Langsam kommt KI auch mit tatsächlichen Fällen in die Tätigkeitsberichte von Aufsichten – so wie jetzt im 11. Jahresbericht der KDSA Nord für 2024. Damit können über allgemeine Hinweise konkrete Erfahrungen aus der Praxis in Handreichungen umgemünzt werden.

Ansonsten ist der Datenschutz im Norden 2024 wenig überraschend – aber wieder liegt ein sehr praxisnaher und für das eigene Datenschutzmanagement nützliche Bericht vor mit hilfreichen Handreichungen nicht nur zu KI, sondern auch zu Videoüberwachung und Kinderfotos.
Entwicklungen im Datenschutz
Kirchliche Gesetzgebung
Wie im vergangenen Jahr listet die KDSA Nord das Ortsdatenschutzrecht der Nord-Bistümer auf:
- Ordnungen zur Regelung von Auskunfts- und Einsichtsrechten zur Aufarbeitung sexualisierter Gewalt in Hamburg, Hildesheim und Osnabrück
- §-29-Gesetz zur Auftragsverarbeitung in Hildesheim
- IT-Endbenutzerrichtlinie in Osnabrück
Die Aufarbeitungsordnungen werden etwas detaillierter vorgestellt und in ihren rechtlichen Kontext gestellt.
Rechtsprechung kirchlicher Gerichte
Zwei Fälle des IDSG greift die Aufsicht heraus: die Entscheidung zur Münsteraner Aufarbeitungsstudie und zum Umfang von Auskunften.
Die KDSA Nord begrüßt die Entscheidung zur Studie aus Münster und sieht sie als von hoher Relevanz für die Auslegung von Aufarbeitungsnormen. Herausgehoben werden Kriterien für die Anonymisierung und die Ausführungen zur Interessenabwägung:
»Das IDSG lässt erkennen, dass auch im Falle privilegierter wissenschaftlicher Forschung und gleichzeitigem Bestehen eines erheblichen kirchlichen Interesses an der Missbrauchsaufarbeitung der Bistümer das Schutzinteresse der vom Missbrauch betroffenen Person höherrangig sein kann, insbesondere wenn es um höchstpersönliche Informationen aus den Verfahren zur Anerkennung des Leids geht, die streng zweckgebunden erhoben worden sind.«
Bei der Entscheidung zu Auskunftsrechten im Kontext von Betreuungsakten betont die Aufsicht die weite Auslegung des IDSG. »Durch die weite Auslegung erlangt die sorgfältige Abwägung der kollidierenden Grundrechte von Dritten besonderes Gewicht.« Pauschale Verweise auf die Vertraulichkeit könnten nicht genügen.

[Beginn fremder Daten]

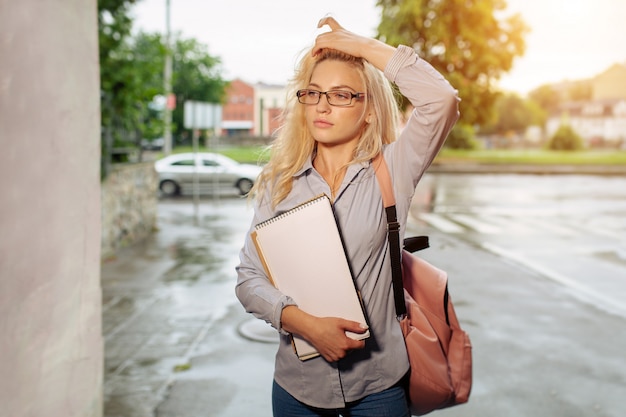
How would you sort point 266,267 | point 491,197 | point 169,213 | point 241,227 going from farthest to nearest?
1. point 491,197
2. point 169,213
3. point 241,227
4. point 266,267

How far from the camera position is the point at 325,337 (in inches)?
74.2

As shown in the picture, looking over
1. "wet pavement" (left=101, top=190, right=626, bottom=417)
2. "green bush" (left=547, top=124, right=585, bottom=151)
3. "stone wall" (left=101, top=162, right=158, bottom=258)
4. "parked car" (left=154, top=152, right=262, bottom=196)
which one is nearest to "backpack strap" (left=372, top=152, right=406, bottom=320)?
"wet pavement" (left=101, top=190, right=626, bottom=417)

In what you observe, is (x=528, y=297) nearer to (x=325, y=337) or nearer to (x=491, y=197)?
(x=325, y=337)

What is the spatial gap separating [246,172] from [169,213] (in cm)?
587

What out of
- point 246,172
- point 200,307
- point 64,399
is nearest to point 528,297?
point 200,307

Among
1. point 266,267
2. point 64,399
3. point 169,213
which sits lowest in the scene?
point 169,213

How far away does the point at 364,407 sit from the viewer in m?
2.10

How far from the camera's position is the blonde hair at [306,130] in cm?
211

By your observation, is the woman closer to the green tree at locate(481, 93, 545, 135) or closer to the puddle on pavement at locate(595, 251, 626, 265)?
the puddle on pavement at locate(595, 251, 626, 265)

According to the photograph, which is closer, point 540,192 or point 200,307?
point 200,307

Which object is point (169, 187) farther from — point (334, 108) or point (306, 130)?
point (334, 108)

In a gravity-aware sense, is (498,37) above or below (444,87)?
above

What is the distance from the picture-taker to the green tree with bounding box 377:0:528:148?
4022 cm

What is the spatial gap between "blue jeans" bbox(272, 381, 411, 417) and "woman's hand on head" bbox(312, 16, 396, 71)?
0.97m
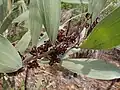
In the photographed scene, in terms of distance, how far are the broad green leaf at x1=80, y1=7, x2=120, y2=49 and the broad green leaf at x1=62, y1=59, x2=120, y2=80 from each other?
9 centimetres

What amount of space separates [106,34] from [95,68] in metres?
0.12

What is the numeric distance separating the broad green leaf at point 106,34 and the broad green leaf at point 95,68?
0.28 ft

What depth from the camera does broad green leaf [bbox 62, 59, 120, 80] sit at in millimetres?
694

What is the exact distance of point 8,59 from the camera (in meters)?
0.60

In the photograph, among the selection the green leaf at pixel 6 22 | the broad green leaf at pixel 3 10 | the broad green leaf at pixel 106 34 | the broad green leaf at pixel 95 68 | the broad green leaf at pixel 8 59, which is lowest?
the broad green leaf at pixel 95 68

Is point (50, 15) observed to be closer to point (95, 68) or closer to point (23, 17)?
point (95, 68)

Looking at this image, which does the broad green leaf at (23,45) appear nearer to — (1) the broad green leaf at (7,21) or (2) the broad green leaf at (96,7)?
(1) the broad green leaf at (7,21)

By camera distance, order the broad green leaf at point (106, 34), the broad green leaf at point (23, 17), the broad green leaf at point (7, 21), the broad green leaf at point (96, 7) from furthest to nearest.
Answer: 1. the broad green leaf at point (23, 17)
2. the broad green leaf at point (7, 21)
3. the broad green leaf at point (96, 7)
4. the broad green leaf at point (106, 34)

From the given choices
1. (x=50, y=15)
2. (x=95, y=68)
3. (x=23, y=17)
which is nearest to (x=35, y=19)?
(x=50, y=15)

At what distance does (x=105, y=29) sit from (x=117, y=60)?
90.5 inches

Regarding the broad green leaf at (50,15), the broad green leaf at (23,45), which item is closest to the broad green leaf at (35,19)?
the broad green leaf at (50,15)

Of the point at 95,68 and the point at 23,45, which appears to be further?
the point at 23,45

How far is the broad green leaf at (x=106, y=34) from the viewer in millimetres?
573

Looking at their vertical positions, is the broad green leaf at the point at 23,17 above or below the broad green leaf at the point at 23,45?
above
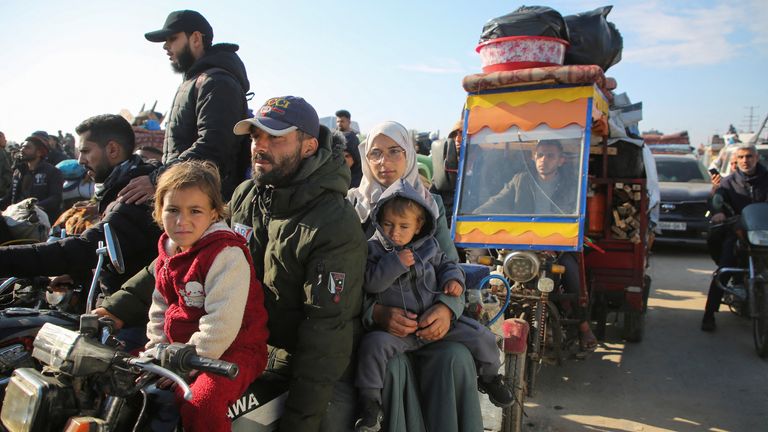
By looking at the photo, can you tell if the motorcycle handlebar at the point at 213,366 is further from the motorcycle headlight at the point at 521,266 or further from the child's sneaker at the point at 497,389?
the motorcycle headlight at the point at 521,266

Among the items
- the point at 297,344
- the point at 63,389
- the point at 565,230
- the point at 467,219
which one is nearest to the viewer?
the point at 63,389

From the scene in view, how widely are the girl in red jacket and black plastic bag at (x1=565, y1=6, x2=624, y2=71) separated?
4665 mm

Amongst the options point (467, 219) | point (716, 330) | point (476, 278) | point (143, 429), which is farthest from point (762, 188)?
point (143, 429)

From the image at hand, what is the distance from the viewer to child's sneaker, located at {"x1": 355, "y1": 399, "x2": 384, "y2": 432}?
223cm

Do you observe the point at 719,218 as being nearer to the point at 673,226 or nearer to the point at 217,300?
the point at 673,226

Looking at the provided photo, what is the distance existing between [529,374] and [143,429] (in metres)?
3.42

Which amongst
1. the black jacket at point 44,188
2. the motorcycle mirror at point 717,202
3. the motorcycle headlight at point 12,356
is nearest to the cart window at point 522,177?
the motorcycle mirror at point 717,202

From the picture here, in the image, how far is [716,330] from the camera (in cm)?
672

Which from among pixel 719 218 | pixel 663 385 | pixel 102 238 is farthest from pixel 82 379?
pixel 719 218

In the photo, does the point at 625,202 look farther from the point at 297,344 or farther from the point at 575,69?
the point at 297,344

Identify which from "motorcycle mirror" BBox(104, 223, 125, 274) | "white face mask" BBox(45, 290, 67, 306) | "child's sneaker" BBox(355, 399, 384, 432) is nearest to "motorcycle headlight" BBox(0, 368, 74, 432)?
"motorcycle mirror" BBox(104, 223, 125, 274)

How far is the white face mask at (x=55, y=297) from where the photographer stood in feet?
9.36

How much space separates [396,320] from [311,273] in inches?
20.7

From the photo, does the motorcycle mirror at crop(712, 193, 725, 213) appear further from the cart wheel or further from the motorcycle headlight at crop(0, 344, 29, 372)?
the motorcycle headlight at crop(0, 344, 29, 372)
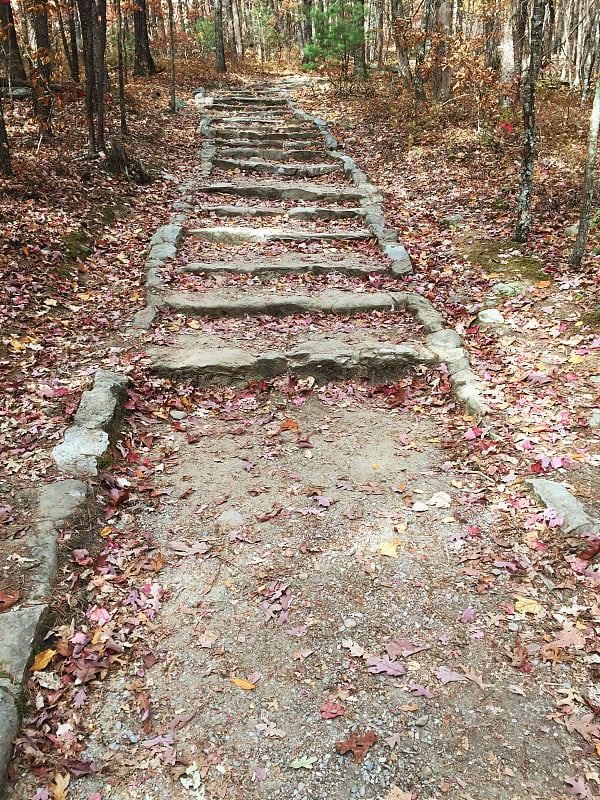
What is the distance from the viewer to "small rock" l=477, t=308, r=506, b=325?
5.86 meters

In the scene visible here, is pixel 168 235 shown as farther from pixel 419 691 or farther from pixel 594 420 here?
pixel 419 691

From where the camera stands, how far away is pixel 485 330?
5.84m

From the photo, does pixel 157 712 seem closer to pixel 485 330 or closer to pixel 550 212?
pixel 485 330

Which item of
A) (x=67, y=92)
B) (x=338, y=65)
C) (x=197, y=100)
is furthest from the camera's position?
(x=338, y=65)

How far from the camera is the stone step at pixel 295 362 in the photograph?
5.29 metres

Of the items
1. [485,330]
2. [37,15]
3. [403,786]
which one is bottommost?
[403,786]

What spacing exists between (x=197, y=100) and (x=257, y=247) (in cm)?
1095

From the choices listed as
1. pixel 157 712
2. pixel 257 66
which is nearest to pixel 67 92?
pixel 157 712

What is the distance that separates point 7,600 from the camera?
2812 millimetres

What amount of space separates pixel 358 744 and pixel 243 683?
2.02 ft

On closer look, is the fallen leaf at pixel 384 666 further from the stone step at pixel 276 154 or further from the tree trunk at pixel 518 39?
the stone step at pixel 276 154

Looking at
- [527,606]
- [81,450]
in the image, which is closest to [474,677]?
[527,606]

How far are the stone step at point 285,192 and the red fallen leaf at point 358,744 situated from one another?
8.96 m

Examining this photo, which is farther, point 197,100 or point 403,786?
point 197,100
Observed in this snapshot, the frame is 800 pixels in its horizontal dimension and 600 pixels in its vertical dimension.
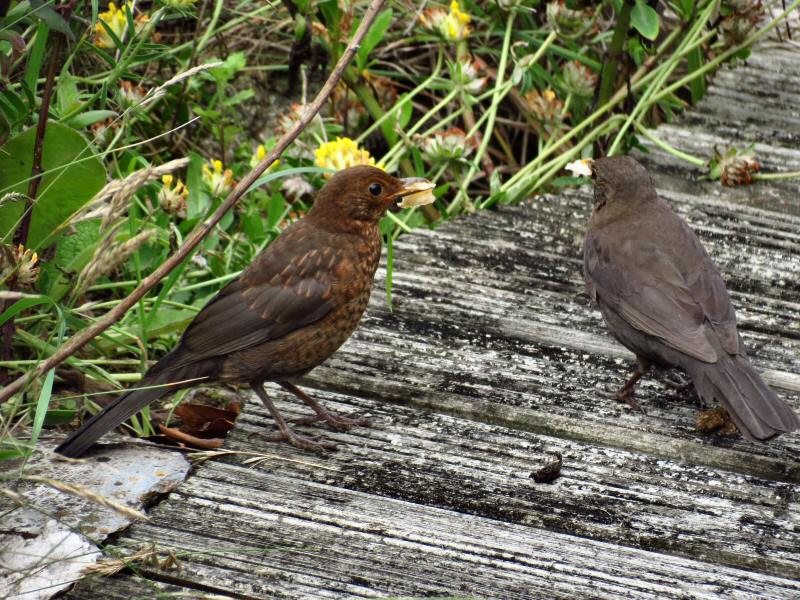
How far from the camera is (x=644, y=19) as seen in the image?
5.26m

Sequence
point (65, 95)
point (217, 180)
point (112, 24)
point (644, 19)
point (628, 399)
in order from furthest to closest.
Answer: point (644, 19) → point (217, 180) → point (112, 24) → point (65, 95) → point (628, 399)

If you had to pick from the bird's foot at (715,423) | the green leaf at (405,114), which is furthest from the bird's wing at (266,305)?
the green leaf at (405,114)

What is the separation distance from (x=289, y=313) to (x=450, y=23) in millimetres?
2400

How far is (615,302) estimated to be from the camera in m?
3.96

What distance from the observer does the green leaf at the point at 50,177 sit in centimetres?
354


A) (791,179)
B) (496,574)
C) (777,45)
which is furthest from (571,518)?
(777,45)

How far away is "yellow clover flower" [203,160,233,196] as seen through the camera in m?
4.74

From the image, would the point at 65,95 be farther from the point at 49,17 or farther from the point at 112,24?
the point at 49,17

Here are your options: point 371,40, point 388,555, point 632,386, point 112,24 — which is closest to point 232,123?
point 371,40

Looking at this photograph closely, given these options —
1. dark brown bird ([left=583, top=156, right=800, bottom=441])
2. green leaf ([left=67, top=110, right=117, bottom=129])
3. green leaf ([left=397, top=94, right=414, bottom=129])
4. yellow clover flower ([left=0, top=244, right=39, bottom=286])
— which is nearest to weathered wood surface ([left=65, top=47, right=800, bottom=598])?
dark brown bird ([left=583, top=156, right=800, bottom=441])

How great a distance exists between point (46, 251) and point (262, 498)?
1.50 m

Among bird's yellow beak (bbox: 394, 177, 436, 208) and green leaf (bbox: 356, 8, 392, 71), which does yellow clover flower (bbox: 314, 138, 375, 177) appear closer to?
bird's yellow beak (bbox: 394, 177, 436, 208)

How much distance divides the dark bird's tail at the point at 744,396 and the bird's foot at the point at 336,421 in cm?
109

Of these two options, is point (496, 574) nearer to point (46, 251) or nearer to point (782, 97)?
point (46, 251)
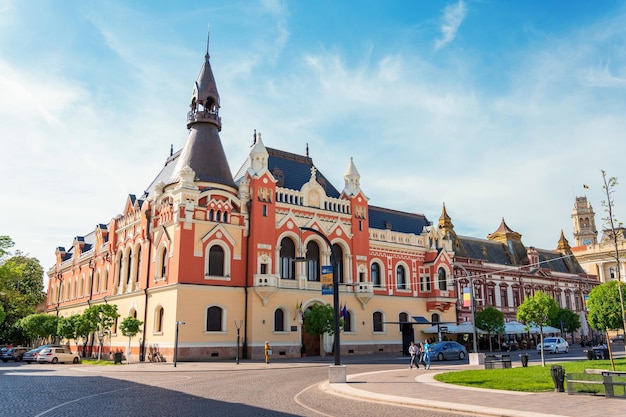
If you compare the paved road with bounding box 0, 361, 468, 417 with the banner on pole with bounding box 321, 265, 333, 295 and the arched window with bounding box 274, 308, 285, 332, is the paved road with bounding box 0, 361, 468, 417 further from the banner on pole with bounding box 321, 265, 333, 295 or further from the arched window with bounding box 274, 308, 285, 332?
the arched window with bounding box 274, 308, 285, 332

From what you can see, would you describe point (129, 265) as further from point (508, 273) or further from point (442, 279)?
point (508, 273)

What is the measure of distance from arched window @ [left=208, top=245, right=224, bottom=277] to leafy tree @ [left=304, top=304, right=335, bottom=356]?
7.68 meters

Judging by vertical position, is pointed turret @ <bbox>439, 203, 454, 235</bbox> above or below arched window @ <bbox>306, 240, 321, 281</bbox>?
above

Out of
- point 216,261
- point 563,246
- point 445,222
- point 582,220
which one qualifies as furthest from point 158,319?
point 582,220

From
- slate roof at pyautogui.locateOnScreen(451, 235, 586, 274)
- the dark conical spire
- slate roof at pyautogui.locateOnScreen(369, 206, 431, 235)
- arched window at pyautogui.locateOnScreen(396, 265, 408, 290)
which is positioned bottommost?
arched window at pyautogui.locateOnScreen(396, 265, 408, 290)

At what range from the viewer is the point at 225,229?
40688mm

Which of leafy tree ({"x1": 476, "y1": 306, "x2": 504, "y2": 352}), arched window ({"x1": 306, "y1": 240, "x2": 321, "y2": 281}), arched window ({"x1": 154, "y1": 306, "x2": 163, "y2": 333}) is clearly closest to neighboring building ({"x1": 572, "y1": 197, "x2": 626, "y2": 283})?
leafy tree ({"x1": 476, "y1": 306, "x2": 504, "y2": 352})

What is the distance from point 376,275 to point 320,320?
1161 centimetres

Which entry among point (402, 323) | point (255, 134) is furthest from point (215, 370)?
point (255, 134)

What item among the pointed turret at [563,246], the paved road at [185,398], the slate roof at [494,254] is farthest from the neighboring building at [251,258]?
the pointed turret at [563,246]

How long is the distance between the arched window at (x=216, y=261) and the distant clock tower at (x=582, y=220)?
106604mm

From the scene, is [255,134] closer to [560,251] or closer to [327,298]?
[327,298]

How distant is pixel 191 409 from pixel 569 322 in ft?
190

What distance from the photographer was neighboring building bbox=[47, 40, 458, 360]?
39.0 metres
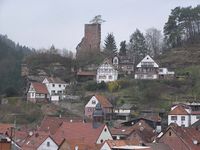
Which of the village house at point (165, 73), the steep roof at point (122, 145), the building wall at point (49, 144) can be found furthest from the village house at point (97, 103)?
the steep roof at point (122, 145)

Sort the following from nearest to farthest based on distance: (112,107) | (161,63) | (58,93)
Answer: (112,107)
(58,93)
(161,63)

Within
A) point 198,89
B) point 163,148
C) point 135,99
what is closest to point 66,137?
point 163,148

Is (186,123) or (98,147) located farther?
(186,123)

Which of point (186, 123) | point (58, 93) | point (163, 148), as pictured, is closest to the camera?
point (163, 148)

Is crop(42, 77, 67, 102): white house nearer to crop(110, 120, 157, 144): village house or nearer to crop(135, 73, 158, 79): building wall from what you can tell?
crop(135, 73, 158, 79): building wall

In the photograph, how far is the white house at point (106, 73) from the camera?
7362 cm

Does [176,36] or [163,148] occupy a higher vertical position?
[176,36]

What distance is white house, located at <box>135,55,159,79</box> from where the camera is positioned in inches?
2859

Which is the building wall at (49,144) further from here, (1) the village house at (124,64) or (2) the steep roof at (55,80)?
(1) the village house at (124,64)

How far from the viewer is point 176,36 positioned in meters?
84.0

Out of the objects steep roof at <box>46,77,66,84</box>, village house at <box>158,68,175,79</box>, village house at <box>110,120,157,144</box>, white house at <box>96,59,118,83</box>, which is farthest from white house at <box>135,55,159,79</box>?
village house at <box>110,120,157,144</box>

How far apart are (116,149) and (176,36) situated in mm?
44292

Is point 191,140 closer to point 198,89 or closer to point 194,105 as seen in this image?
point 194,105

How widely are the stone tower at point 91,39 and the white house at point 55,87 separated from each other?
1209 cm
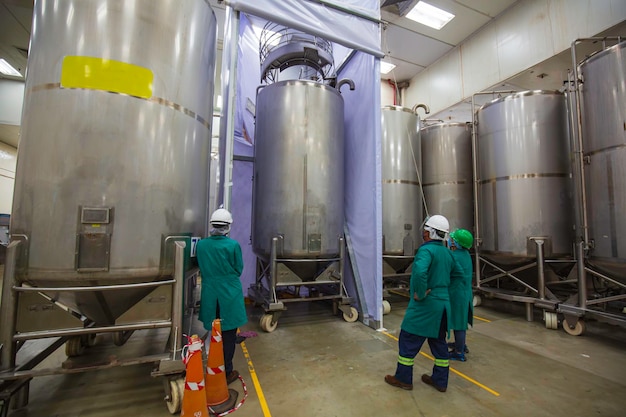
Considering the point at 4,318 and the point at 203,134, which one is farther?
the point at 203,134

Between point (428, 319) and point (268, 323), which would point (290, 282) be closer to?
point (268, 323)

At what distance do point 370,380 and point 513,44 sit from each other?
7949 mm

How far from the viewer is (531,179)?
16.4 ft

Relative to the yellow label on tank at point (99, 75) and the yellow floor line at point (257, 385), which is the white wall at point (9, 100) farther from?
the yellow floor line at point (257, 385)

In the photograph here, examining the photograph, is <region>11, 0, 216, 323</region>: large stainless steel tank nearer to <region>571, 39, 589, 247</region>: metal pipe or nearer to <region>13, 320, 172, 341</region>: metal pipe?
<region>13, 320, 172, 341</region>: metal pipe

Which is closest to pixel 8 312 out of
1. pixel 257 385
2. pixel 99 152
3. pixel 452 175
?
pixel 99 152

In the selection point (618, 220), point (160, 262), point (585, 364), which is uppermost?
point (618, 220)

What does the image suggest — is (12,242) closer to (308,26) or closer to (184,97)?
(184,97)

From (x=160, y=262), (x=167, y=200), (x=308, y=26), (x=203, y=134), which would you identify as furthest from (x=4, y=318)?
(x=308, y=26)

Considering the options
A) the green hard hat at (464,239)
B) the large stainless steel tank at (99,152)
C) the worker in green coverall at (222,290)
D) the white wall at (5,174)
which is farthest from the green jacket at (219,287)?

Zahlen zur Aufsichtstätigkeit
Der Norden schert nicht aus: Absolute Zahlen gibt es nicht. Die Zahl der Beschwerden ist stabil, die gemeldeten Datenschutzverletzungen sind leicht angestiegen, als Grund wird eine Datenschutzverletzung angegeben, die mehrere Einrichtungen betroffen hat.
Ein Kirchengemeindeverband wurde anlasslos geprüft, dabei wurden mehrere Anordnungen ausgesprochen. Die Prüfung von Videoüberwachungsanlagen an Schulen läuft. Gemeinsam mit dem KDSZ Frankfurt läuft eine Sensibilisierungskampagne zu Datenschutzverletzungen, mehr als 100 Einrichtungen werden befragt. Die Ergebnisse sollen im kommenden Tätigkeitsbericht präsentiert werden.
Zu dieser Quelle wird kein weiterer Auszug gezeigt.